21. The upshot is that the appeal is entirely unmerited.

Disposition: 22. As I come to the end of this judgment, I wish to render my unreserved apologies to the parties in this matter for the delay in rendering this decision. The delay was occasioned by the fact that since my transfer from Nairobi, I have been handling matters from the Constitutional & Human Rights Division, Kitale and Kapenguria High Courts. Further, I was appointed as a Member of the Presidential Tribunal investigating the conduct of a Judge in March 2024 and later elected to the Judicial Service Commission thereby mostly being away from the station. Apologies galore.

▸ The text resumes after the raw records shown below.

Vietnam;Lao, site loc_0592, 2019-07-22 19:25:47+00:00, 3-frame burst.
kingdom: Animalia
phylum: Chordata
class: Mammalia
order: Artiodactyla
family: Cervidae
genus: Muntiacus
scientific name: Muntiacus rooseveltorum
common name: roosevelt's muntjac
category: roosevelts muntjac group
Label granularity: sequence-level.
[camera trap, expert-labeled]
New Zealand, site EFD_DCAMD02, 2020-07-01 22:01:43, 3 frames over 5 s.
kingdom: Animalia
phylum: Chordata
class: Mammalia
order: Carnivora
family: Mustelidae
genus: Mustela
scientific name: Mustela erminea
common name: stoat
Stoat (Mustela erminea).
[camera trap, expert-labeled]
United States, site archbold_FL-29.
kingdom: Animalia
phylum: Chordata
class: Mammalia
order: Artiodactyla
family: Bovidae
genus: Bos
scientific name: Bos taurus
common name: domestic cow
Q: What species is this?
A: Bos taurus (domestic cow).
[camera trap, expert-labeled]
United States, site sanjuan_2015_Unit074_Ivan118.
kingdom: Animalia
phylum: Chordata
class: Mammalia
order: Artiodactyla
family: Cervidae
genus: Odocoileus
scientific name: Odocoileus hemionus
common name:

23. In the end the following final orders hereby issue: -a.The appeal is hereby dismissed.b.For avoidance of doubt, trial Court’s conviction and sentence are hereby upheld.

24. It is so ordered.

DELIVERED, DATED AND SIGNED AT NAIROBI THIS 28TH DAY OF FEBRUARY, 2025. A. C. MRIMAJUDGEJudgment delivered virtually in the presence of:Dennis Mukhwana Wangila, the Appellant.Mr. Mugun, Learned Prosecutor instructed by the Director of Public Prosecutions for the Respondent/State.Chemosop/Duke – Court Assistants.